Las antiguas crónicas, la misma
tradición oral reiteradamente lo afirman:
anclada como inmutable madreperla en el
epicentro mismo del laberinto, se halla la traslúcida, inverosímil, mágica
bañera de Beyoncé.
A través de tenue cristalera que añade
irrealidad opalina a la inédita experiencia, los dos minotauros, plenos de instinto e
irrevocable deseo, olfatean en el aire el enardecedor hálito de la hembra,
mientras emiten/reciben las tenues cornadas de la melancolía, las afiladas y
sangrientas cornadas de la pasión, las furiosas cornadas de doble trayectoria
de la tarde ardiente.
Laten los patios, la reja de las ánforas
de clausura, los pasadizos a ninguna parte, elaborados entre fragmentos de
cornisas, restos de columnas truncadas, torcidas esculturas de discóbolos
paralizados en la calma densa de una sensualidad extasiada cuya música componen
el jazmín, la absorta aspidistra, el rumor de mínimas fuentes ensimismadas, los
propios pasos indecisos de los minotauros.

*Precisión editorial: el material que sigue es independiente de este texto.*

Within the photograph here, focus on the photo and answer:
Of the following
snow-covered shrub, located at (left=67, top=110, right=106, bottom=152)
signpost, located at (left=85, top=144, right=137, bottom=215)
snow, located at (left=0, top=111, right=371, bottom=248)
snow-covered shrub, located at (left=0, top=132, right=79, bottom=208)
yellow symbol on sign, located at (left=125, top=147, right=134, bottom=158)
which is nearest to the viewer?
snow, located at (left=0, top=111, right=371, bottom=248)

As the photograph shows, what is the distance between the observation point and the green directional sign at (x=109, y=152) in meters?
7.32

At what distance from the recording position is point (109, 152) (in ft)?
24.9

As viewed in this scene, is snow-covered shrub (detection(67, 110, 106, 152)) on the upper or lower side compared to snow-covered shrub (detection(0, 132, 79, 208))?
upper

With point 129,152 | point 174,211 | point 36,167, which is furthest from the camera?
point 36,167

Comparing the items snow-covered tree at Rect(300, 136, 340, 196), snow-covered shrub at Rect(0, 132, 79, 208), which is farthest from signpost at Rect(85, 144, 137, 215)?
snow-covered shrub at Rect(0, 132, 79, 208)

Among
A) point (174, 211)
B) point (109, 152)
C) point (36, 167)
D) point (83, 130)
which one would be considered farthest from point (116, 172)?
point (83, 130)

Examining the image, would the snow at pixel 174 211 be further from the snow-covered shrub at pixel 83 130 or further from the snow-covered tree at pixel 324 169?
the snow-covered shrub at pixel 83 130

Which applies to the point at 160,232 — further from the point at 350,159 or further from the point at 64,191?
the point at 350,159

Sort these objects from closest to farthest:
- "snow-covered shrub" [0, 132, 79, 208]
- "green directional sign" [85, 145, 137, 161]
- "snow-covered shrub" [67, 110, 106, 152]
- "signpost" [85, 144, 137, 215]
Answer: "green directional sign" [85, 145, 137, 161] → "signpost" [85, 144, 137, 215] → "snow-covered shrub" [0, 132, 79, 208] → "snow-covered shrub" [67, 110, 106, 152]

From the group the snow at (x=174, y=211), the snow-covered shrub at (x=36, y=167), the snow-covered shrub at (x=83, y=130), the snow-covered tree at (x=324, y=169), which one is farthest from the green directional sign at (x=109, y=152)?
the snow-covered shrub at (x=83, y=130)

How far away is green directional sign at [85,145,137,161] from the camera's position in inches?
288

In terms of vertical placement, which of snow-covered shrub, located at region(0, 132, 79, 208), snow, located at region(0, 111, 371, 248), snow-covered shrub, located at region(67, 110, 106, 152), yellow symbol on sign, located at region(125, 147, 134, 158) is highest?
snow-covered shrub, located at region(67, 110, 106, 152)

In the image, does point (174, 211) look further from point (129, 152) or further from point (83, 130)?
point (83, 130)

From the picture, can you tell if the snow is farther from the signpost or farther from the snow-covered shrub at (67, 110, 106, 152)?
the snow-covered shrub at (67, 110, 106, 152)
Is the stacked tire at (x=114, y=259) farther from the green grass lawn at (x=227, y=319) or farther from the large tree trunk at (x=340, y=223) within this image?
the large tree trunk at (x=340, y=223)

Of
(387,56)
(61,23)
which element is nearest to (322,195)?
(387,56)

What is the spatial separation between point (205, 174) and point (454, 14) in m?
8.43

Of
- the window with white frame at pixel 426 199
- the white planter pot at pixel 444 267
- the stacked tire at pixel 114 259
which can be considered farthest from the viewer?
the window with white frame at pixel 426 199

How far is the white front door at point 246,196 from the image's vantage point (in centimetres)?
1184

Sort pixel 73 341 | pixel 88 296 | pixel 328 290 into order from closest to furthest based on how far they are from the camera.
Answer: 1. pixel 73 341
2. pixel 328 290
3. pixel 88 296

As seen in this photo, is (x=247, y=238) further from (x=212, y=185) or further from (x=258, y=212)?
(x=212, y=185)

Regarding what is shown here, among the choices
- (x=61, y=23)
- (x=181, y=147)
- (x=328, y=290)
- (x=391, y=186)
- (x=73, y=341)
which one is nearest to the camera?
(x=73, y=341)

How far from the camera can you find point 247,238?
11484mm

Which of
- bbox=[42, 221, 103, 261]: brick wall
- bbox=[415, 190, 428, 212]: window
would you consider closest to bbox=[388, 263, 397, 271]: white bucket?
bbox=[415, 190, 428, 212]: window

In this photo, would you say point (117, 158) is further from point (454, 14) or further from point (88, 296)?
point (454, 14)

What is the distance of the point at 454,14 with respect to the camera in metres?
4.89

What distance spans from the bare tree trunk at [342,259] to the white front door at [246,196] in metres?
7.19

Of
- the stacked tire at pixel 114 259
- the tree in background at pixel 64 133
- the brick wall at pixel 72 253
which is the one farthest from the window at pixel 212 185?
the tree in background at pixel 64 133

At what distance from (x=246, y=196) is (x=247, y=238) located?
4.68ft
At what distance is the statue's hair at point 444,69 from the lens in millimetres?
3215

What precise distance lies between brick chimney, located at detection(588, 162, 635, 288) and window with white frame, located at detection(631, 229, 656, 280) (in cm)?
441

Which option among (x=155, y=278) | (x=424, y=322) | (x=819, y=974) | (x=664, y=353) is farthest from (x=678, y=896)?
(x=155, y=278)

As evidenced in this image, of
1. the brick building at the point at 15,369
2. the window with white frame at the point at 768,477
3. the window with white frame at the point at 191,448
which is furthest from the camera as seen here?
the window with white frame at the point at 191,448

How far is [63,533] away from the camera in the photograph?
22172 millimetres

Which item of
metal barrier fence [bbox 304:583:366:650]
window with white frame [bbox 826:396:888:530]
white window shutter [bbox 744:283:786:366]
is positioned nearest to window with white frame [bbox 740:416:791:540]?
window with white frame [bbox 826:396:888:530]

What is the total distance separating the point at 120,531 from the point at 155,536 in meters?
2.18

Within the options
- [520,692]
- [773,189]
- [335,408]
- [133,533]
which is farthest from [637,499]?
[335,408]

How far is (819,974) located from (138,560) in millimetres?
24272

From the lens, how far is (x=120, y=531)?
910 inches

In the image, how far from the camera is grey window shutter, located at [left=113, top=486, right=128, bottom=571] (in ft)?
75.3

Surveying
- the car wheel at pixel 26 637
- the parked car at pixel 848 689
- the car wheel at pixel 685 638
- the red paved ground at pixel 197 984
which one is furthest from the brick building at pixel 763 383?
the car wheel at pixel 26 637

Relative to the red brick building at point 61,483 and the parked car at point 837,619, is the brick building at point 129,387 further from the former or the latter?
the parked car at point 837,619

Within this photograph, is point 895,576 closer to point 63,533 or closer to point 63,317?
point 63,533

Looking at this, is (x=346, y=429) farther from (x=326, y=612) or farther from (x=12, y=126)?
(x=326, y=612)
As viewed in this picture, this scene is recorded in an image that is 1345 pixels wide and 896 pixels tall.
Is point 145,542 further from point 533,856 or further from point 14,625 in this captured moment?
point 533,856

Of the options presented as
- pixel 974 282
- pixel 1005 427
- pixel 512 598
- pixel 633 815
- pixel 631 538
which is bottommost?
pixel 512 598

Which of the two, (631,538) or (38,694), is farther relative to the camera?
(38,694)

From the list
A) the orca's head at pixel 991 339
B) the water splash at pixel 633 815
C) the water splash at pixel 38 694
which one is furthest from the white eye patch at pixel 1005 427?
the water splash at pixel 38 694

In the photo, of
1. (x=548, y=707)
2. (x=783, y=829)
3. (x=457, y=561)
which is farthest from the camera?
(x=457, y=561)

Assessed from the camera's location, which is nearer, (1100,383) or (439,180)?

Luego, ya a campo abierto, enhiestas las
testuces valientes, se abren camino con sordo fragor, el ojo avizor, la pezuña
afirmada con dominador poderío entre surtidas ninfas, náyades, odaliscas,
hetairas que dejan tras de sí el perverso aroma de la carne ofrecida y negada,
el turbio juego de la provocación, la larga cambiada o la engañosa media
Verónica, Virginia, Victoria, Vicenta, Virtudes, Vera Lamont en su trampolín, huríes de setenta veces siete velos,
tules, escurridizas mañas, reiterados caracoleos de grupas, resplandores y
sesgos de miradas, instantáneos palios rituales de trémulos varales, brazos,
piernas, sombras, escorzos, volúmenes, sueños de amor, certidumbres de muerte.
La querencia analgésica y sosegadora del
whisky y la conversada lucidez van ordenando algunas fichas del tablero
mientras el tiempo rueda hacia la noche.